• _Activity_
Line by line, transcribe all of the entries exactly.

• _Recorded data_
● ● ●

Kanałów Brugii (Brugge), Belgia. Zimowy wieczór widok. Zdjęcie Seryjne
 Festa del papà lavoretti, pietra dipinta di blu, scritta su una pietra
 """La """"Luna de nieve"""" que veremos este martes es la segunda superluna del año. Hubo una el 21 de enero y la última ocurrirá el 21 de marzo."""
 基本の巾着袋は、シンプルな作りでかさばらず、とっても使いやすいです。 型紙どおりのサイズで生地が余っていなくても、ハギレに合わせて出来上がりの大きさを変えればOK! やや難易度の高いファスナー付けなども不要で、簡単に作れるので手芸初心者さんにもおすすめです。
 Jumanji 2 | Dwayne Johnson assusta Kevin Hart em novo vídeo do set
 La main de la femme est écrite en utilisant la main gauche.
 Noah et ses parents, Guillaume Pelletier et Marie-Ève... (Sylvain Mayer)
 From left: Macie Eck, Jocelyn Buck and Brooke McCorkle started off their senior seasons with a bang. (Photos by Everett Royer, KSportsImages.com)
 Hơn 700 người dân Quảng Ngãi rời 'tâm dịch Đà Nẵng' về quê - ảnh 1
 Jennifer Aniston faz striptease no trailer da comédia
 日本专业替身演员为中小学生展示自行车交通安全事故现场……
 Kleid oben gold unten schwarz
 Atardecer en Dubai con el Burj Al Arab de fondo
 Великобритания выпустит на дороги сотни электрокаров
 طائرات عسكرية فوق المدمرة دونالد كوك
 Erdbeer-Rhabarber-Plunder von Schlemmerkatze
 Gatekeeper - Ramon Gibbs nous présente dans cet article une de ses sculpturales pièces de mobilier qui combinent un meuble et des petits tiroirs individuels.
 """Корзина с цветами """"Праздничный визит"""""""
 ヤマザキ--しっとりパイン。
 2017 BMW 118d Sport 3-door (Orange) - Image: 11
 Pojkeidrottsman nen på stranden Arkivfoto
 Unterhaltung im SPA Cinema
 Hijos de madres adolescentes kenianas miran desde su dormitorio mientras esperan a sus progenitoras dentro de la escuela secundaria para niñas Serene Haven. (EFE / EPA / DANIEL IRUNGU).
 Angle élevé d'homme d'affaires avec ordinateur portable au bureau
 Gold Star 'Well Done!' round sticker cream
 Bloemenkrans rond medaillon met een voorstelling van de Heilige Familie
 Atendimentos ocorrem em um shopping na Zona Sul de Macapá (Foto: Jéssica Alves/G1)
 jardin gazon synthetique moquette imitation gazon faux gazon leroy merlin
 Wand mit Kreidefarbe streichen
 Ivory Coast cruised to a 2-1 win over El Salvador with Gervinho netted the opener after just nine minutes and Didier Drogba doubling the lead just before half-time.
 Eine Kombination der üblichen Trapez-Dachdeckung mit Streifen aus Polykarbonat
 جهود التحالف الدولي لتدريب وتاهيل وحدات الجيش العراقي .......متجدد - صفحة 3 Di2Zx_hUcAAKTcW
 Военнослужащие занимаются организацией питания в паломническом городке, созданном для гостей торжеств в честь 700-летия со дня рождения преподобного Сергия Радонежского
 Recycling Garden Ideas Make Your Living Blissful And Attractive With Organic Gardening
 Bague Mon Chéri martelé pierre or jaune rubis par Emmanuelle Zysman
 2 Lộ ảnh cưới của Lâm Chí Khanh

● ● ●

• _Completed exercise_
Kanałów Brugii (Brugge), Belgia. Zimowy wieczór widok. Zdjęcie Seryjne
 Festa del papà lavoretti, pietra dipinta di blu, scritta su una pietra
 """La """"Luna de nieve"""" que veremos este martes es la segunda superluna del año. Hubo una el 21 de enero y la última ocurrirá el 21 de marzo."""
 基本の巾着袋は、シンプルな作りでかさばらず、とっても使いやすいです。 型紙どおりのサイズで生地が余っていなくても、ハギレに合わせて出来上がりの大きさを変えればOK! やや難易度の高いファスナー付けなども不要で、簡単に作れるので手芸初心者さんにもおすすめです。
 Jumanji 2 | Dwayne Johnson assusta Kevin Hart em novo vídeo do set
 La main de la femme est écrite en utilisant la main gauche.
 Noah et ses parents, Guillaume Pelletier et Marie-Ève... (Sylvain Mayer)
 From left: Macie Eck, Jocelyn Buck and Brooke McCorkle started off their senior seasons with a bang. (Photos by Everett Royer, KSportsImages.com)
 Hơn 700 người dân Quảng Ngãi rời 'tâm dịch Đà Nẵng' về quê - ảnh 1
 Jennifer Aniston faz striptease no trailer da comédia
 日本专业替身演员为中小学生展示自行车交通安全事故现场……
 Kleid oben gold unten schwarz
 Atardecer en Dubai con el Burj Al Arab de fondo
 Великобритания выпустит на дороги сотни электрокаров
 طائرات عسكرية فوق المدمرة دونالد كوك
 Erdbeer-Rhabarber-Plunder von Schlemmerkatze
 Gatekeeper - Ramon Gibbs nous présente dans cet article une de ses sculpturales pièces de mobilier qui combinent un meuble et des petits tiroirs individuels.
 """Корзина с цветами """"Праздничный визит"""""""
 ヤマザキ--しっとりパイン。
 2017 BMW 118d Sport 3-door (Orange) - Image: 11
 Pojkeidrottsman nen på stranden Arkivfoto
 Unterhaltung im SPA Cinema
 Hijos de madres adolescentes kenianas miran desde su dormitorio mientras esperan a sus progenitoras dentro de la escuela secundaria para niñas Serene Haven. (EFE / EPA / DANIEL IRUNGU).
 Angle élevé d'homme d'affaires avec ordinateur portable au bureau
 Gold Star 'Well Done!' round sticker cream
 Bloemenkrans rond medaillon met een voorstelling van de Heilige Familie
 Atendimentos ocorrem em um shopping na Zona Sul de Macapá (Foto: Jéssica Alves/G1)
 jardin gazon synthetique moquette imitation gazon faux gazon leroy merlin
 Wand mit Kreidefarbe streichen
 Ivory Coast cruised to a 2-1 win over El Salvador with Gervinho netted the opener after just nine minutes and Didier Drogba doubling the lead just before half-time.
 Eine Kombination der üblichen Trapez-Dachdeckung mit Streifen aus Polykarbonat
 جهود التحالف الدولي لتدريب وتاهيل وحدات الجيش العراقي .......متجدد - صفحة 3 Di2Zx_hUcAAKTcW
 Военнослужащие занимаются организацией питания в паломническом городке, созданном для гостей торжеств в честь 700-летия со дня рождения преподобного Сергия Радонежского
 Recycling Garden Ideas Make Your Living Blissful And Attractive With Organic Gardening
 Bague Mon Chéri martelé pierre or jaune rubis par Emmanuelle Zysman
 2 Lộ ảnh cưới của Lâm Chí Khanh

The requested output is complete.